Mais quand on « traduit l’ambition en chiffres, ça peut donner le vertige », comme l’a si bien dit le cofondateur de Northvolt, devant un parterre de politiciens euphoriques.

Disons-le, c’est un gros pari avec l’argent des contribuables, qui en ont vu, des flops, dans le passé.

Pensez à Magnola, il y a 20 ans. L’entreprise devait produire le magnésium le moins coûteux au monde grâce à nos ressources et à notre électricité bon marché. Mais le gouvernement a perdu la face lorsque l’entreprise a annoncé qu’elle fermait ses portes, incapable de concurrencer la Chine.

Aujourd’hui, les contribuables doivent croiser les doigts pour que rien ne bouscule les plans de la filière batterie, dans laquelle Québec place d’énormes espoirs. Ils doivent espérer que la technologie ne sera pas dépassée avant que les gouvernements récupèrent leur mise, à travers les retombées économiques.

Combien de temps cela prendra-t-il ? Treize ans, estime Québec pour Northvolt.

Mais pour en avoir le cœur net, on aurait grandement besoin d’un Directeur parlementaire du budget, comme à Ottawa, qui serait en mesure de fournir un avis solide et indépendant afin d’éclairer le débat public sur les enjeux cruciaux2.

Le débat concernant la filière batterie doit notamment s’articuler autour de l’énergie et de la main-d’œuvre.

De l’énergie, il nous en faudra beaucoup plus. Faut-il un nouveau barrage ? Du nucléaire ? Faire fonctionner nos lave-vaisselle la nuit ? Au lieu de lancer des solutions à la pièce, la CAQ doit mener une réflexion nationale sur l’énergie.

De la main-d’œuvre, il en faudra aussi. Là encore, on est mûrs pour une grande discussion.

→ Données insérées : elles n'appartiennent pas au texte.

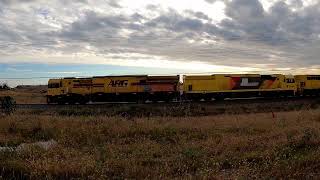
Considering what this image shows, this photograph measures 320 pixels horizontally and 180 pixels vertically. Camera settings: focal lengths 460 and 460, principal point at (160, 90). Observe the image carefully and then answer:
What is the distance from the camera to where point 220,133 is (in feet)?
56.9

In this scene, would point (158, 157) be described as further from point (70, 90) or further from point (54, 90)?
point (54, 90)

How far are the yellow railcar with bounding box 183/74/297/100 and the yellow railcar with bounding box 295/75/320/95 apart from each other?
2214mm

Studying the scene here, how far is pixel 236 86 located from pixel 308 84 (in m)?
12.0

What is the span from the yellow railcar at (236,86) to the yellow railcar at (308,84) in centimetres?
221

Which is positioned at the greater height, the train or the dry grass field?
the train

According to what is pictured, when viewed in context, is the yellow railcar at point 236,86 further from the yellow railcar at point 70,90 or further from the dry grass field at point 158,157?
the dry grass field at point 158,157

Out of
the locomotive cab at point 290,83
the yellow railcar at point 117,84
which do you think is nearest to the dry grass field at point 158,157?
the yellow railcar at point 117,84

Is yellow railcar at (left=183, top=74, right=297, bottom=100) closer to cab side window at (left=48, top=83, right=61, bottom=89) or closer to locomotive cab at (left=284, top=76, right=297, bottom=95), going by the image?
locomotive cab at (left=284, top=76, right=297, bottom=95)

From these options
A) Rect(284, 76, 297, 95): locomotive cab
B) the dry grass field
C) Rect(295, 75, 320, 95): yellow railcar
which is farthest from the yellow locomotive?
the dry grass field

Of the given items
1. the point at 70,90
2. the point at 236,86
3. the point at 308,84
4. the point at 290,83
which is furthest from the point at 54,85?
the point at 308,84

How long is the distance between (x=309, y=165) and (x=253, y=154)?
2128 millimetres

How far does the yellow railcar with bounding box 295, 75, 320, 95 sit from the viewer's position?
196ft

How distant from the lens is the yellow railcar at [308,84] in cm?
5988

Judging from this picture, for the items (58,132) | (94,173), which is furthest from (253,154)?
(58,132)
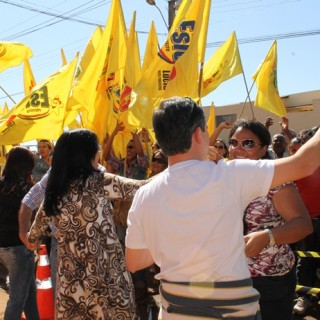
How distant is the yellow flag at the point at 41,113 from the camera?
244 inches

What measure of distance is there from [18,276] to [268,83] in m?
5.43

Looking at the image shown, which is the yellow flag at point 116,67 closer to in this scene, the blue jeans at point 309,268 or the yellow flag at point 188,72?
the yellow flag at point 188,72

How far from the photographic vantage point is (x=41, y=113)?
6379mm

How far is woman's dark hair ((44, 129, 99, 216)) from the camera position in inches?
110

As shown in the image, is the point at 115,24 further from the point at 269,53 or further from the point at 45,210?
the point at 45,210

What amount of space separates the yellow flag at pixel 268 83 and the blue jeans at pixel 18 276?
16.4 feet

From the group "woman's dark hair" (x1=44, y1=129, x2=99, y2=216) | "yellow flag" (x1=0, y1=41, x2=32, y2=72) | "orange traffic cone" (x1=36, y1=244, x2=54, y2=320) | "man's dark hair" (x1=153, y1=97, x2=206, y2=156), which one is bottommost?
"orange traffic cone" (x1=36, y1=244, x2=54, y2=320)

En construction, par exemple, quelles sont nos priorités ? Les écoles et les hôpitaux ? Le logement ? Le développement de la filière batterie ?

L’usine de Northvolt aura besoin de 3000 travailleurs. Où va-t-on les trouver ? Chez d’autres entreprises dont le modèle d’affaires tient la route sans subventions ?

On n’est plus à l’époque où il était logique de subventionner la création d’emplois pour lutter contre le chômage élevé.

C’est dans ce contexte qu’est né le crédit d’impôt pour la production de titres multimédias, il y a 25 ans. L’initiative a permis de bâtir la Cité du multimédia. Le Québec est devenu une plaque tournante des jeux vidéo qui emploie aujourd’hui 13 500 personnes. Un impact majeur.

Mais ces dernières années, bien des sociétés québécoises ont déploré que des entreprises étrangères – grandes bénéficiaires de ce crédit qui coûte 340 millions par année – leur livrent une concurrence déloyale, en embauchant la main-d’œuvre dont ils manquent.

Retirer le crédit ? Pas si simple : les multinationales peuvent quitter le Québec pour une province ou un pays plus généreux.

C’est le même genre de surenchère des subventions qui se met en place pour stimuler l’industrie verte et atteindre nos cibles de réduction de GES. L’objectif est noble. Mais tout ça contrecarre l’OCDE qui se fend en quatre pour freiner la concurrence fiscale mondiale en instaurant un impôt minimum pour les multinationales.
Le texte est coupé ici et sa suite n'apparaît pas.